Menjelang malam, mereka masih puluhan li jauhnya dari stasiun pos berikutnya. Jika mereka bergegas, mereka mungkin bisa tiba sebelum gelap.

Namun, Wei Shao menunggang kuda lebih lambat dan lebih lambat, tampak terganggu.

Lei Yan telah memperhatikan keadaannya yang tidak biasa sejak awal, dan meskipun dia ragu, dia tidak bertanya, hanya memperlambat lajunya untuk menyesuaikan kecepatan.

Ketika mereka sekitar sepuluh li dari stasiun pos, Wei Shao tiba-tiba berhenti di pinggir jalan dan berkata kepada Lei Yan, "Bawa orang-orang ke stasiun pos di depan dan tunggu aku kembali!"

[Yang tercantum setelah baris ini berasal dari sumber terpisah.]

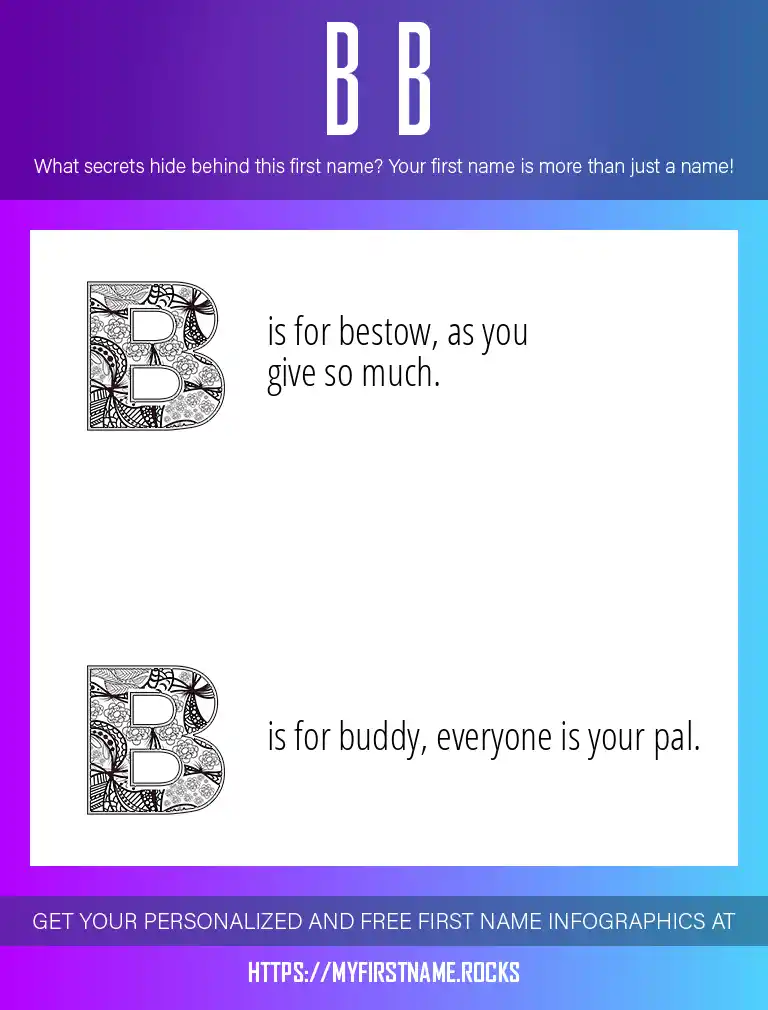 B B

What secrets hide behind this first name? Your first name is more than just a name!

B is for bestow, as you give so much.

B is for buddy, everyone is your pal.

GET YOUR PERSONALIZED AND FREE FIRST NAME INFOGRAPHICS AT

HTTPS://MYFIRSTNAME.ROCKS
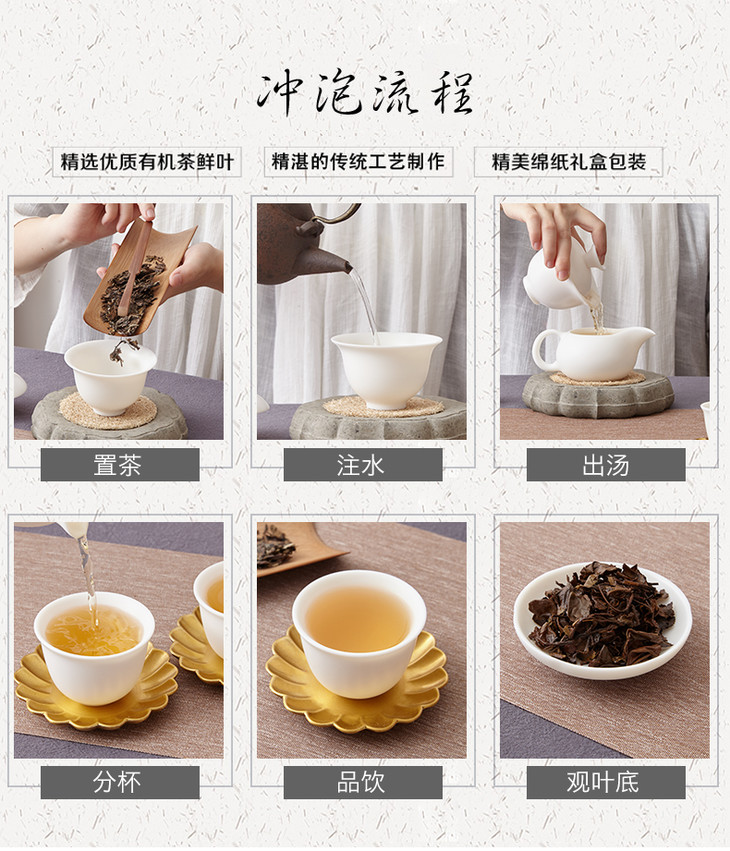 冲泡流程

精选优质有机茶鲜叶

精湛的传统工艺制作

精美绵纸礼盒包装

置茶

注水

出汤

分杯

品饮

观叶底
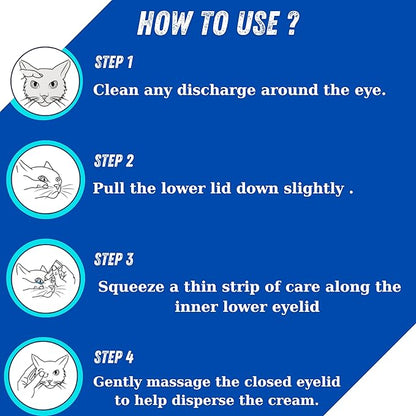 HOW TO USE ?

STEP 1
Clean any discharge around the eye.

STEP 2
Pull the lower lid down slightly .

STEP 3
Squeeze a thin strip of care along the inner lower eyelid

STEP 4
Gently massage the closed eyelid to help disperse the cream.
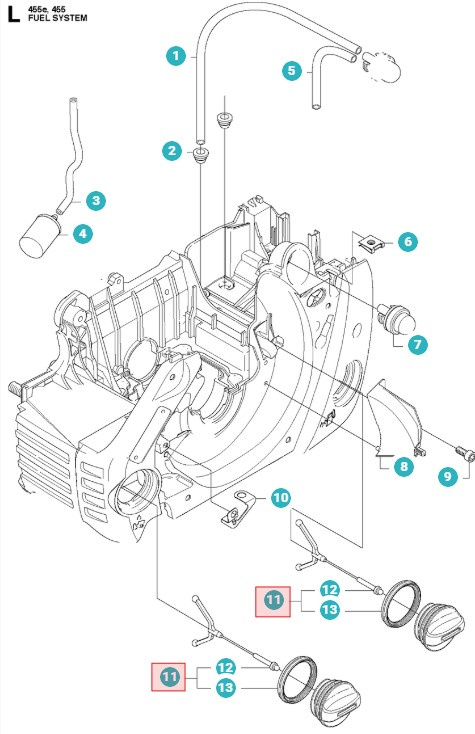 L
455e, 455
FUEL SYSTEM

1
5
2
3
4
6
7
8
9
10
11
12
13
11
12
13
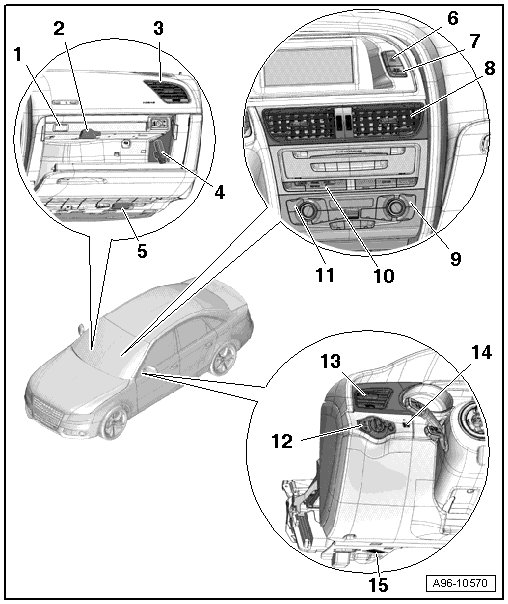 1
2
3
4
5
6
7
8
9
10
11
12
13
14
15
A96-10570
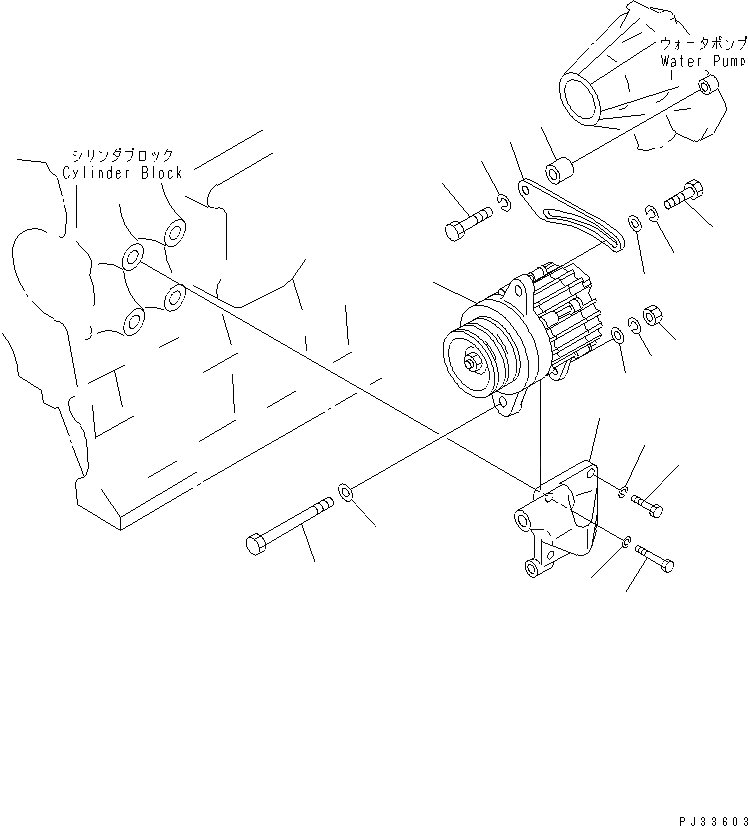 ウォータポンプ
Water Pump

シリンダブロック
Cylinder Block

PJ33603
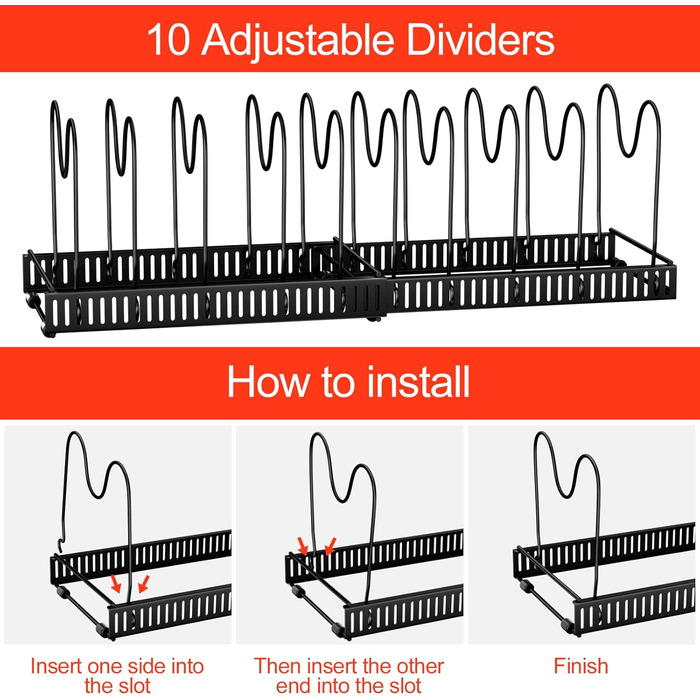 10 Adjustable Dividers

How to install

Insert one side into the slot

Then insert the other end into the slot

Finish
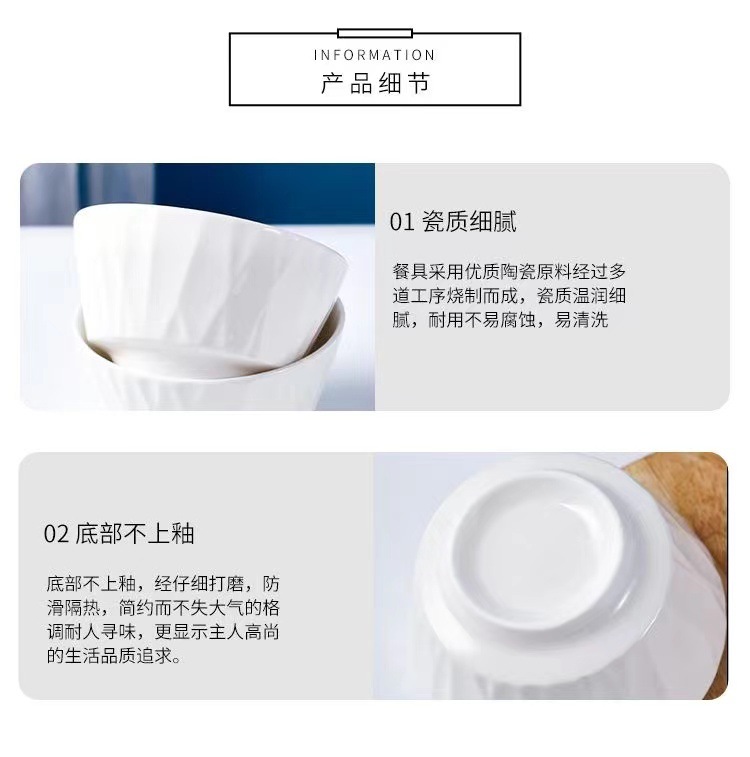 INFORMATION
产品细节

01 瓷质细腻

餐具采用优质陶瓷原料经过多道工序烧制而成，瓷质温润细腻，耐用不易腐蚀，易清洗

02 底部不上釉

底部不上釉，经仔细打磨，防滑隔热，简约而不失大气的格调耐人寻味，更显示主人高尚的生活品质追求。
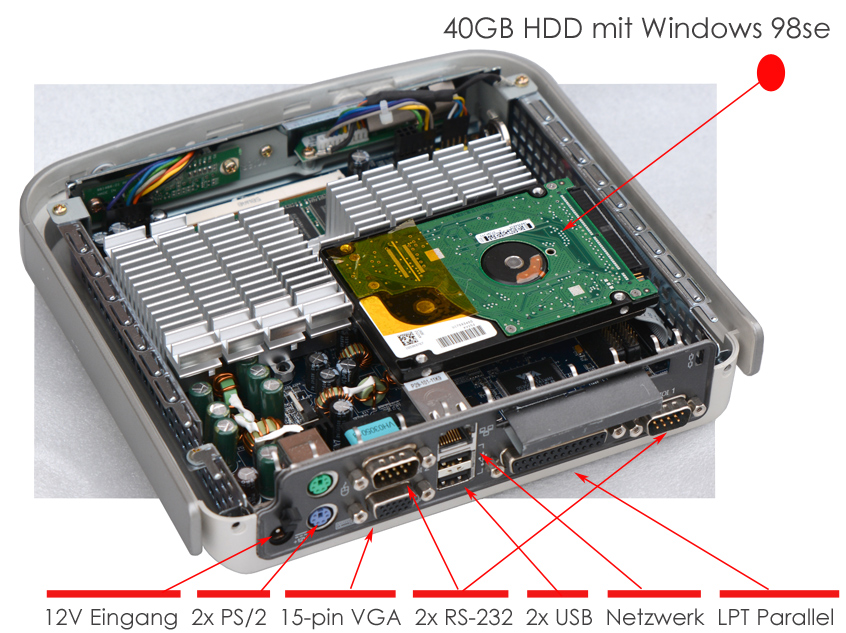 40GB HDD mit Windows 98se

12V Eingang 2x PS/2 15-pin VGA 2x RS-232 2x USB Netzwerk LPT Parallel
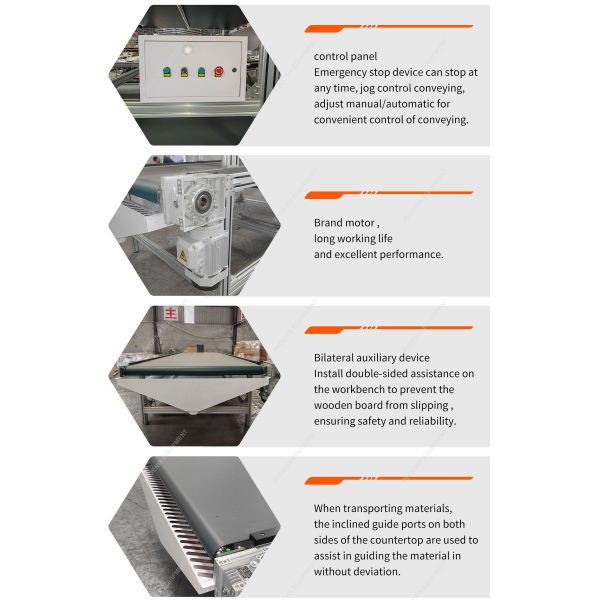 control panel
Emergency stop device can stop at any time, jog control conveying, adjust manual/automatic for convenient control of conveying.

Brand motor ,
long working life
and excellent performance.

Bilateral auxiliary device
Install double-sided assistance on the workbench to prevent the wooden board from slipping , ensuring safety and reliability.

When transporting materials, the inclined guide ports on both sides of the countertop are used to assist in guiding the material in without deviation.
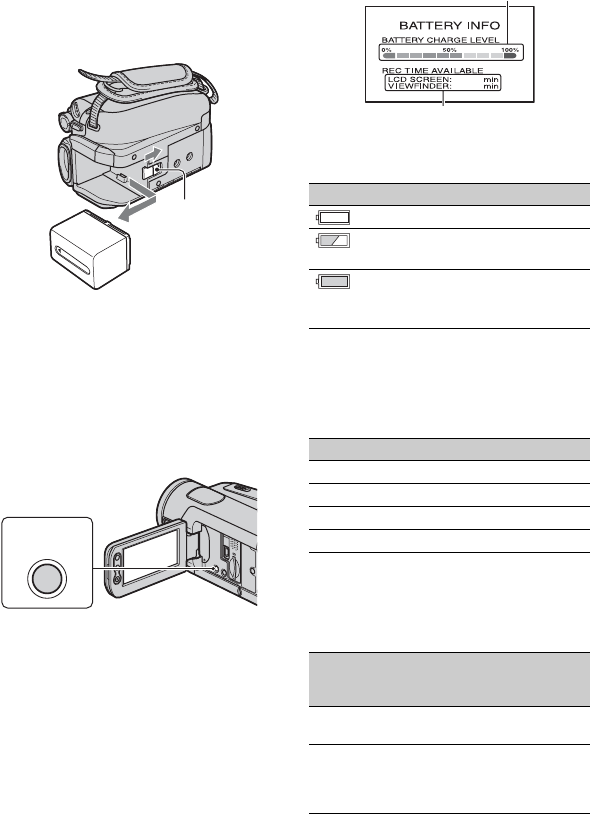 BATTERY INFO
BATTERY CHARGE LEVEL
0% 50% 100%
REC TIME AVAILABLE
LCD SCREEN: min
VIEWFINDER: min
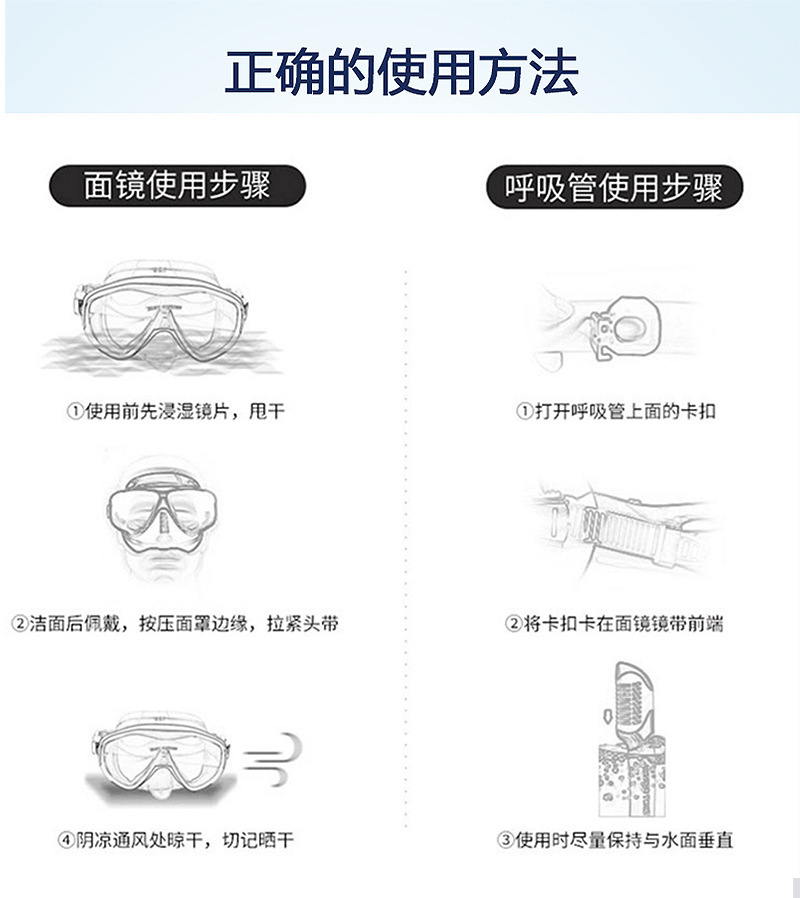 正确的使用方法

面镜使用步骤

①使用前先浸湿镜片，甩干

②洁面后佩戴，按压面罩边缘，拉紧头带

④阴凉通风处晾干，切记晒干

呼吸管使用步骤

①打开呼吸管上面的卡扣

②将卡扣卡在面镜镜带前端

③使用时尽量保持与水面垂直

Tanpa penjelasan lebih lanjut, dia membalikkan kudanya, mengencangkan kakinya di sekitar perut kuda, dan berteriak pelan. Tunggangannya, yang menerima sinyal dari tuannya, telah tertahan selama setengah hari dan akhirnya bisa berlari kencang dengan bebas. Dengan meringkik gembira, ia segera berangkat dengan kecepatan penuh.

Di bawah tatapan heran Lei Yan dan para pelayan lainnya, Wei Shao, sendirian di atas kudanya, dengan cepat menghilang ke dalam senja yang pekat di kejauhan jalan.

Ketika Wei Shao kembali ke gerbang Dongjun, hari sudah gelap gulita. Penjaga gerbang, mendengar panggilan untuk membuka gerbang, memanjat ke atas tembok kota. Dengan cahaya obor, dia mengenali Wei Shao, yang baru saja dikawal Gubernur pada siang hari. Terkejut, dia segera memerintahkan gerbang untuk dibuka.

Wei Shao melewati gerbang kota yang terbuka perlahan dan berlari kencang di sepanjang jalan yang kosong di bawah sinar bulan menuju kediaman Qiao.

Setelah makan malam, Nyonya Ding dan Da Qiao, menggendong Li'er, datang ke Xiao Kamar Qiao.

Nyonya Ding dan Chun Niang sedang menjahit. Kedua saudarinya, Da Qiao dan Xiao Qiao, sedang mengobrol sambil bermain dengan Li'er dan Fei Fei.

Kamar itu dipenuhi tawa dan kegembiraan ketika tiba-tiba, terdengar langkah kaki di luar pintu, dan seorang pelayan mendorong pintu hingga terbuka, menjulurkan kepalanya ke dalam: "Nyonya! Nyonya! Tuan telah kembali—"

Ruangan itu tiba-tiba menjadi sunyi, dan Nyonya Ding dan Da Qiao menoleh.

Xiao Qiao, terkejut, juga mendongak.

Pintu terbuka, dan Wei Shao berdiri di ambang pintu.

Nyonya Ding sangat gembira dan buru-buru meletakkan hasil sulamannya, berdiri untuk menyambutnya, berkata, "Cepat masuk! Anda mungkin belum makan, kan? Tunggu sebentar, saya akan menyiapkan sesuatu untuk Anda." Dia buru-buru pergi untuk menyiapkan makanan.

Wei Shao melangkah masuk, mengangguk memberi salam kepada Nyonya Ding dan Da Qiao, lalu tersenyum dan berkata, "Terima kasih, Bibi. Saya tidak lapar. Saya kembali karena ada sesuatu yang ingin saya katakan kepada Manman." Dia menatap Xiao Qiao.

Nyonya Ding sejenak terkejut tetapi segera mengangguk sambil tersenyum. “Baiklah, kalian berdua lanjutkan saja pembicaraan kalian; aku tidak akan menyela. Kalau ada apa-apa, panggil saja aku.”

Setelah itu, Da Qiao menggendong putranya sementara Chun Niang segera menggendong anak yang gembira itu, yang mengoceh dengan gembira saat melihat ayahnya.

Tak lama kemudian, semua orang di ruangan itu bubar, hanya menyisakan Wei Shao dan Xiao Qiao yang saling berhadapan.

Jantung Xiao Qiao berdegup kencang saat dia perlahan berdiri. “Kau…”

Dia ragu-ragu, hendak bertanya mengapa Wei Shao datang untuk berbicara dengannya, ketika Wei Shao tiba-tiba melangkah ke arahnya, membuka lengannya, dan memeluknya.

“Wah, aku menyesal telah berbuat salah padamu di masa lalu!” bisiknya di telinganya, memeluknya erat-erat.